-- START OF SUPPLIED MATERIAL --

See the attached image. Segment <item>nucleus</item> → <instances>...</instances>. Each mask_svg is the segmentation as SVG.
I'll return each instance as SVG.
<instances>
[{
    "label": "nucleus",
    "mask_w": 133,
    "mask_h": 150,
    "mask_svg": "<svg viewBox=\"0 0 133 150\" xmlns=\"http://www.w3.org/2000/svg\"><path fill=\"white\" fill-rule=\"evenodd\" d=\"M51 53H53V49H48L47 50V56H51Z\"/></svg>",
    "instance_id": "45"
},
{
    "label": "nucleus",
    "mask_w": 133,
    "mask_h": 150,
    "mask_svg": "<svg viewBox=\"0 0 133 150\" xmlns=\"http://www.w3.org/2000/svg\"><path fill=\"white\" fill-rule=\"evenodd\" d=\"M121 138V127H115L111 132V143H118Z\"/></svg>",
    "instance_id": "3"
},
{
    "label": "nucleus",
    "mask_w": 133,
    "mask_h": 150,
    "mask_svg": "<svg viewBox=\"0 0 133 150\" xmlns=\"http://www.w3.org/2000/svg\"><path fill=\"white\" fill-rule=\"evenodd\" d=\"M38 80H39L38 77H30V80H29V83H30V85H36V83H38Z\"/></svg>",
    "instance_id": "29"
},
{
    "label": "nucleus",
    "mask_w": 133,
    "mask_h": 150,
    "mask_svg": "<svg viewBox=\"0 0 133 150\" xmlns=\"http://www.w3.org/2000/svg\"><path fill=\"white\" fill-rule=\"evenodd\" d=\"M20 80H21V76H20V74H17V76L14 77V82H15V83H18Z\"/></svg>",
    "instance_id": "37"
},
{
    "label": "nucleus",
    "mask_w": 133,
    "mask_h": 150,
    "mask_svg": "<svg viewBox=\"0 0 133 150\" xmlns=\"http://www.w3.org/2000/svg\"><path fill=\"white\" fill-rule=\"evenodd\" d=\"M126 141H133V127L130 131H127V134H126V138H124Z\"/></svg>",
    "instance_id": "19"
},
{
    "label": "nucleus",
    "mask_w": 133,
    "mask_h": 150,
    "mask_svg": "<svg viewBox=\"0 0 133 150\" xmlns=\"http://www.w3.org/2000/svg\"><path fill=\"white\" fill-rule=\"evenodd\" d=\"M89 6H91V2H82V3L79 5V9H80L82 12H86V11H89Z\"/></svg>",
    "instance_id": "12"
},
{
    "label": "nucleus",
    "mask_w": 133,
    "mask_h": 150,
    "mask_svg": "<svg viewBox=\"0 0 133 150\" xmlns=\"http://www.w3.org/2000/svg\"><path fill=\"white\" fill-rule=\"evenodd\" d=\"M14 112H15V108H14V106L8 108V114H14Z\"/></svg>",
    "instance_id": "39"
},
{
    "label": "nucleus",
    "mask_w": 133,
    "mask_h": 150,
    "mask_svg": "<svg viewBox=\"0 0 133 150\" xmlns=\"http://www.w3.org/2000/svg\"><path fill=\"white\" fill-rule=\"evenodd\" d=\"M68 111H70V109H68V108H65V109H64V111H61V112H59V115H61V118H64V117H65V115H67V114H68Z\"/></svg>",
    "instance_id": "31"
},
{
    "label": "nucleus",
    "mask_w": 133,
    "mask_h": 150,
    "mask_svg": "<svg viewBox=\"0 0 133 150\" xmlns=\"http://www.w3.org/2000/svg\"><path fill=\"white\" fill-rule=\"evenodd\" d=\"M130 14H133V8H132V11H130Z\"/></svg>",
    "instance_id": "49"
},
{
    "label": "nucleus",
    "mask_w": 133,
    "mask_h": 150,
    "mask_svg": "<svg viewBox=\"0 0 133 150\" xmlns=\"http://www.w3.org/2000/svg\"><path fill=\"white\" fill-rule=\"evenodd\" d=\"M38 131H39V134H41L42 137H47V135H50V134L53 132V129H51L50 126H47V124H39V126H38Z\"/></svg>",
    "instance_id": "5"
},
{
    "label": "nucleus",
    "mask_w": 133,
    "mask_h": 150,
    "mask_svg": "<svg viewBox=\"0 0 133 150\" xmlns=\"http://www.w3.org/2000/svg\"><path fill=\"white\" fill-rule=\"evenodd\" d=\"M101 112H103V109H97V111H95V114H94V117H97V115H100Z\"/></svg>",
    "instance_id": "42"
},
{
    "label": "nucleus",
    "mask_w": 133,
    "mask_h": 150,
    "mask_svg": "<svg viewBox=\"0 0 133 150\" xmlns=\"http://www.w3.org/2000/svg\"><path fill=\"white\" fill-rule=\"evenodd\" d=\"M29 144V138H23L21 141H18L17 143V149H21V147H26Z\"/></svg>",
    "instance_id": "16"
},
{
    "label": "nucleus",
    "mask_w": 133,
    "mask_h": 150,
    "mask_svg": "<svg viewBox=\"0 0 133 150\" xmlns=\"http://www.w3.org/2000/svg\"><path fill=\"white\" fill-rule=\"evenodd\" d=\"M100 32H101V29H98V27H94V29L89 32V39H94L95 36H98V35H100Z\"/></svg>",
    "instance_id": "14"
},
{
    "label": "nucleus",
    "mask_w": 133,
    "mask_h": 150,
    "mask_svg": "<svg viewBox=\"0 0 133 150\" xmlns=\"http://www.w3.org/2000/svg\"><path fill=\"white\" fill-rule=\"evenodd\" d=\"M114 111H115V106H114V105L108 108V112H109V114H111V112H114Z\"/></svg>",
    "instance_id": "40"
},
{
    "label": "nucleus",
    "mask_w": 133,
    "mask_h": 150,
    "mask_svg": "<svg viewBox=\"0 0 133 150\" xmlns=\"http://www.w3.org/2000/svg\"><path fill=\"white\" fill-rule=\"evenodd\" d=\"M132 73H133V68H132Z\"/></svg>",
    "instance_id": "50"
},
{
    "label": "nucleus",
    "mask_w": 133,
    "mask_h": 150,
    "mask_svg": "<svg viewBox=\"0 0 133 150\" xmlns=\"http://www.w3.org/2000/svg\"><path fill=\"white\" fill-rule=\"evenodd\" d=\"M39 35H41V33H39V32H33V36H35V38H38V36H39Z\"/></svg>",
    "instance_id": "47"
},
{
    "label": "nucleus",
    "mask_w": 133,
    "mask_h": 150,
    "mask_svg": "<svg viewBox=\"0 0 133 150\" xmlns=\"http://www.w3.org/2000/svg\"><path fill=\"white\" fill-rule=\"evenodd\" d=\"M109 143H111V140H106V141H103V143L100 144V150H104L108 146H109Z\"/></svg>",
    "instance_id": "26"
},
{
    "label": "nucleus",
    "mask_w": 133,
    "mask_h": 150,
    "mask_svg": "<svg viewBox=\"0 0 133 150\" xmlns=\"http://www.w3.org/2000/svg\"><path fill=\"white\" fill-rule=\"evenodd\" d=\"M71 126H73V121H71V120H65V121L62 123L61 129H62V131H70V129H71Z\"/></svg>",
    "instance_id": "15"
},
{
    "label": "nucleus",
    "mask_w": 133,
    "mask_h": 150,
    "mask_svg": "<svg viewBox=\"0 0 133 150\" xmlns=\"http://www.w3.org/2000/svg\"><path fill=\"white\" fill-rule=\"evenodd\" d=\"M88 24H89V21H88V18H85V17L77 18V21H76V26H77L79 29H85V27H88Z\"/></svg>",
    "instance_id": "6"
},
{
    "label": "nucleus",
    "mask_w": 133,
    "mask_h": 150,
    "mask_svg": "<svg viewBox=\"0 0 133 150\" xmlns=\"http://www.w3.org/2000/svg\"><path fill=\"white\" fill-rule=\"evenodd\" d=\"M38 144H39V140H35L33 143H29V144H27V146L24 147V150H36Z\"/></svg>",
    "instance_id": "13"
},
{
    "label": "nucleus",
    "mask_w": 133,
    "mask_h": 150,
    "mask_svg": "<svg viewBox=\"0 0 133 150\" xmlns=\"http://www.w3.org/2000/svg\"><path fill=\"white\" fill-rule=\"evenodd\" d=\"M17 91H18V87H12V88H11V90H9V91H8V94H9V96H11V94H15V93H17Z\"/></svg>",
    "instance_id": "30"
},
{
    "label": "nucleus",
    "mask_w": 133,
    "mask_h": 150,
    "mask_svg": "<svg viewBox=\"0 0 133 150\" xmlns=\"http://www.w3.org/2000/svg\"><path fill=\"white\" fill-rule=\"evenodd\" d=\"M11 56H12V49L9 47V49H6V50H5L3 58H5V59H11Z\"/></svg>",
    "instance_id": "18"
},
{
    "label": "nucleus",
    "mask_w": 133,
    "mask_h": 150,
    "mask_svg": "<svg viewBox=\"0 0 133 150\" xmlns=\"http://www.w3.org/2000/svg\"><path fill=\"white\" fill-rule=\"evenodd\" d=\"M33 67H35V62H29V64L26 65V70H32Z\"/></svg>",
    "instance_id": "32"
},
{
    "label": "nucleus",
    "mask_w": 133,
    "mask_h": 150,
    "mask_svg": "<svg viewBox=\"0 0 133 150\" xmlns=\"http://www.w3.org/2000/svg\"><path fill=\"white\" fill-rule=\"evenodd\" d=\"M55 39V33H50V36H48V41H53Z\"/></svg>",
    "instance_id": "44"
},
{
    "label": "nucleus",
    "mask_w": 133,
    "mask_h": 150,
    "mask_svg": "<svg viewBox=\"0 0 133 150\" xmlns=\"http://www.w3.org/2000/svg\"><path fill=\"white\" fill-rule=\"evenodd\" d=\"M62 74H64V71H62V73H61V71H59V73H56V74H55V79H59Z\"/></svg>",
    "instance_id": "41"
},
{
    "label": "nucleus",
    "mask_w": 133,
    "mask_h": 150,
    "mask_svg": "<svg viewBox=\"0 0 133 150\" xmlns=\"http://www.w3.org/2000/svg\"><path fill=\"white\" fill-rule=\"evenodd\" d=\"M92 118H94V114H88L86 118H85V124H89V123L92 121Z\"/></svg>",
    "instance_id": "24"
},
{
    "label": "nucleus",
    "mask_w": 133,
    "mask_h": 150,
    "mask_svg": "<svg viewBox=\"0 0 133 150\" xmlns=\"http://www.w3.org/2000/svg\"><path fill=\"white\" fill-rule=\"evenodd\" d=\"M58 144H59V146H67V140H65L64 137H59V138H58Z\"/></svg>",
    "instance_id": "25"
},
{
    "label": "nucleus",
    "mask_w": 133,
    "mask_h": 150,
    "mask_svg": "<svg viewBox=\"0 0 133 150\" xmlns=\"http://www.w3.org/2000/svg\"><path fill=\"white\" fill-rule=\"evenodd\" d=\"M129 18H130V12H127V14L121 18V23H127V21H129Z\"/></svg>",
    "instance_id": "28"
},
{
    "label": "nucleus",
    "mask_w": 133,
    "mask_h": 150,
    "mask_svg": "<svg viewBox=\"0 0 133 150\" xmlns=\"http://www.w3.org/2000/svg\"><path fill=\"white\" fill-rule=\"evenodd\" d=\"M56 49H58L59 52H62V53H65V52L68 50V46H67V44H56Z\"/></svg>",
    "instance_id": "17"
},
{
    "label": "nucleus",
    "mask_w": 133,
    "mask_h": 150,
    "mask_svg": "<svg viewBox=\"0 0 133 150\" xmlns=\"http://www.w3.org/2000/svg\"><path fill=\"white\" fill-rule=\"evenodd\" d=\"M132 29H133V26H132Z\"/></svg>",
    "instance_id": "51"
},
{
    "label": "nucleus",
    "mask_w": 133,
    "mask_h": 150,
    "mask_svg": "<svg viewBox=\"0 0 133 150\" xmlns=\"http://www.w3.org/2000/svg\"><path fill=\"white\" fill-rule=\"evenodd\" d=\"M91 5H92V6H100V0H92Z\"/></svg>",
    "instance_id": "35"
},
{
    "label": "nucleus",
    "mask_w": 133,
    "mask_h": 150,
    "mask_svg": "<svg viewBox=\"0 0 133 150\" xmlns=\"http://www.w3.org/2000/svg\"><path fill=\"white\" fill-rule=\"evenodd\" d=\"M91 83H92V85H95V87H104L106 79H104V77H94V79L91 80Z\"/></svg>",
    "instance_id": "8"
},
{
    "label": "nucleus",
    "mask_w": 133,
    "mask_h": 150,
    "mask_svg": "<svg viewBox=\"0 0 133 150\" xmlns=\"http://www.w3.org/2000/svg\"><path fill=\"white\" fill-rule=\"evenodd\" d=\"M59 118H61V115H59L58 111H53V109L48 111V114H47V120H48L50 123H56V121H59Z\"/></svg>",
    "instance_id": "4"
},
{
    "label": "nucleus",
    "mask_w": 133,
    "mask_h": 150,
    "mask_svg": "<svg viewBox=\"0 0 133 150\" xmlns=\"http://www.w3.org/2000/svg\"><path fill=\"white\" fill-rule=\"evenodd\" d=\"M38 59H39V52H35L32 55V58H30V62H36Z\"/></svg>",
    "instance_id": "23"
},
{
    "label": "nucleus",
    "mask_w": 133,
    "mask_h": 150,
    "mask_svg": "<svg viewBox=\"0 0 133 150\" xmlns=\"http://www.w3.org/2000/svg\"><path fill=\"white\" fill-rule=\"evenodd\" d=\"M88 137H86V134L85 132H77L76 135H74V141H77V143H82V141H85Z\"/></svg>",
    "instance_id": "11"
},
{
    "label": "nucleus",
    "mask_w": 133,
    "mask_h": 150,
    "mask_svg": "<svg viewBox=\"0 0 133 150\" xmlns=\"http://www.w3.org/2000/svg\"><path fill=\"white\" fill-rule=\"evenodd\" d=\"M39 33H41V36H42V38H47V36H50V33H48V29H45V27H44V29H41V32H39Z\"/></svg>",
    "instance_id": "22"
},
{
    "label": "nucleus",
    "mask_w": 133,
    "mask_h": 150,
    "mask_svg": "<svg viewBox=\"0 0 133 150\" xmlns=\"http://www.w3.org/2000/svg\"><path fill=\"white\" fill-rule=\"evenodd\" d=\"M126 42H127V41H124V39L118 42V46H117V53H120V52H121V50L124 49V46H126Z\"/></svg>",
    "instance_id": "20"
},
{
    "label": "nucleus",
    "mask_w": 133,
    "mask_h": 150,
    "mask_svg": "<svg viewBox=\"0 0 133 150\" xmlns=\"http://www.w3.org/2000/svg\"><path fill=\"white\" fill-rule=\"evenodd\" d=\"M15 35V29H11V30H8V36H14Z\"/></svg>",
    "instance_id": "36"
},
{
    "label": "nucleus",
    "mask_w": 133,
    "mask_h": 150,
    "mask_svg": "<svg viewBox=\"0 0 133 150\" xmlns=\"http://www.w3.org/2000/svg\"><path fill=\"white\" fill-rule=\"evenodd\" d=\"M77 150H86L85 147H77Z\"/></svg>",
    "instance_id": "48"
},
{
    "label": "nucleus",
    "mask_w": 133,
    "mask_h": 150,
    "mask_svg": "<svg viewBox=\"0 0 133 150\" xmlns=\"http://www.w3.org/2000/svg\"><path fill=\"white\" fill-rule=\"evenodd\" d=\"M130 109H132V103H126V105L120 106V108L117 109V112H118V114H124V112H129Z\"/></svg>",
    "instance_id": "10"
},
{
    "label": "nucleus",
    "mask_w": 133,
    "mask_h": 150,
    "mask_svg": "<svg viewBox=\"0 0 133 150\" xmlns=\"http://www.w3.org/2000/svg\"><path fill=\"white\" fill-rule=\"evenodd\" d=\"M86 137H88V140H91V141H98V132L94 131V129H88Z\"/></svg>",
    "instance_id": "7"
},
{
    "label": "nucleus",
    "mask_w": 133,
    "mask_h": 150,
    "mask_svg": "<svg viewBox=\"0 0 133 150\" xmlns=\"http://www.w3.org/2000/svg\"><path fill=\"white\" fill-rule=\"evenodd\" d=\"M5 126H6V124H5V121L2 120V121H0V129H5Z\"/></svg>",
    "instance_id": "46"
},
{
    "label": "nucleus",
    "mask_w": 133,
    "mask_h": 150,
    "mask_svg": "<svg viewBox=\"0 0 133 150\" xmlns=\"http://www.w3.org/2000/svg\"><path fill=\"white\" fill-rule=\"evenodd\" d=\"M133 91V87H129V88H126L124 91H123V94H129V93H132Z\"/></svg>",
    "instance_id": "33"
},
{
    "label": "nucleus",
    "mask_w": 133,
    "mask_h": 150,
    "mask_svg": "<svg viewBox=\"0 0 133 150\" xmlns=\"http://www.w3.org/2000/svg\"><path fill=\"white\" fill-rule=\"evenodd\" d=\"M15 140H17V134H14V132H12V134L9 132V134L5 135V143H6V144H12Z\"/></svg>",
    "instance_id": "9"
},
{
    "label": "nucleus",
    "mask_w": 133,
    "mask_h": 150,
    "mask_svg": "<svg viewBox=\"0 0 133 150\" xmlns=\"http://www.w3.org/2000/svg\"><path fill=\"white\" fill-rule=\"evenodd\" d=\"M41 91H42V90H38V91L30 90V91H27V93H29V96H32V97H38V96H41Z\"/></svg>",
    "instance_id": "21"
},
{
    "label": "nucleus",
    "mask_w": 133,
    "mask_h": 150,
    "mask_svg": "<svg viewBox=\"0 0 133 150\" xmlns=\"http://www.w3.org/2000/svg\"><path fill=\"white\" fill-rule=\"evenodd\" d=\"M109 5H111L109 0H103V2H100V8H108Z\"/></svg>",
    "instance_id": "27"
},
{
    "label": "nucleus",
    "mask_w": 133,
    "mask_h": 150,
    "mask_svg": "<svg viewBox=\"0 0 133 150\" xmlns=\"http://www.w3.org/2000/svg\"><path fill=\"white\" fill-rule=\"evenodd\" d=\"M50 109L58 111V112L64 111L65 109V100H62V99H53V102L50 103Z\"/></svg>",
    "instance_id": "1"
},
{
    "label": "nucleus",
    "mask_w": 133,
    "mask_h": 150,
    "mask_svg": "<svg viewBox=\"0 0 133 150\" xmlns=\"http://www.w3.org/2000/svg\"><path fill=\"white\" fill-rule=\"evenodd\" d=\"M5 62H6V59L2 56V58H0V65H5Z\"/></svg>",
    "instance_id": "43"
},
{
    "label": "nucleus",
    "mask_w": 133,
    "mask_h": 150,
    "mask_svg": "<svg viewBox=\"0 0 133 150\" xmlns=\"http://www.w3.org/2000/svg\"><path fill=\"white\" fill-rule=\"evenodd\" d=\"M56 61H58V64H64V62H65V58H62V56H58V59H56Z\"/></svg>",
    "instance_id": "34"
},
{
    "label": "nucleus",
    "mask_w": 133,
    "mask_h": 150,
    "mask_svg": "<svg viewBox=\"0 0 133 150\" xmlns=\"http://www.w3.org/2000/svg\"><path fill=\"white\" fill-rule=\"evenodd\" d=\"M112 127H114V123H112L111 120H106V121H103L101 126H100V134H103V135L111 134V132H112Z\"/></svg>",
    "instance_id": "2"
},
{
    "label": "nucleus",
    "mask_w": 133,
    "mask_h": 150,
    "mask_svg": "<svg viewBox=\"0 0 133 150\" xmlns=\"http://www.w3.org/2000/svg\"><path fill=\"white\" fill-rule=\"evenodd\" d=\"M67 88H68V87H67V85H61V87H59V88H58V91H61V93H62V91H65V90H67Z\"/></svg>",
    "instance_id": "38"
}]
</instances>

-- END OF SUPPLIED MATERIAL --

** SHORT PROBLEM **
Report how many lines in the items above contain the string "instances", where case must match. Reply with the number only.

** EXPECTED ANSWER **
3